[Saved entries]
☆ ☆ ☆ ☆

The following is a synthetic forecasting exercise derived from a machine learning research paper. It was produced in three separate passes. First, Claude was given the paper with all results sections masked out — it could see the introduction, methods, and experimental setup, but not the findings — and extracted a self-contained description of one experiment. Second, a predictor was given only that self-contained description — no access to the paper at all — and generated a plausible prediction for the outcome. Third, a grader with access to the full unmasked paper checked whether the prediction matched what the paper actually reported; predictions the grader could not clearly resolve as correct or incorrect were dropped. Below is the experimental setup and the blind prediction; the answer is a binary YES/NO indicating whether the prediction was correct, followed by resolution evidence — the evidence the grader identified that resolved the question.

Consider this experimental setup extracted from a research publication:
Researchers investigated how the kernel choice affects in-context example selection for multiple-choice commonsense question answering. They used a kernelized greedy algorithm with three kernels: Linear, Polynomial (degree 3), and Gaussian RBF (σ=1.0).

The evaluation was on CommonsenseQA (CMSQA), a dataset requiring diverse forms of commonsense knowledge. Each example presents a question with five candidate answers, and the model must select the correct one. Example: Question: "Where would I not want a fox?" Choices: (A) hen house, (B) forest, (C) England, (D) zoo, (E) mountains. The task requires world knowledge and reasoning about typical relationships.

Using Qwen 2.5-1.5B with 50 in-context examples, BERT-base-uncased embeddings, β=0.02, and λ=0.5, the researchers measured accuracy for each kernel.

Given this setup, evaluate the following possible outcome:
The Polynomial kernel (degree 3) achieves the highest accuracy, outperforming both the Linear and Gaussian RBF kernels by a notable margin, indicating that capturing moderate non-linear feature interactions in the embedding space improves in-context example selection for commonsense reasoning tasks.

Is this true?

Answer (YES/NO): NO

☆ ☆ ☆ ☆

Retrieve all lines from the data that contain the string "this".

Consider this experimental setup extracted from a research publication:
Given this setup, evaluate the following possible outcome:
Is this true?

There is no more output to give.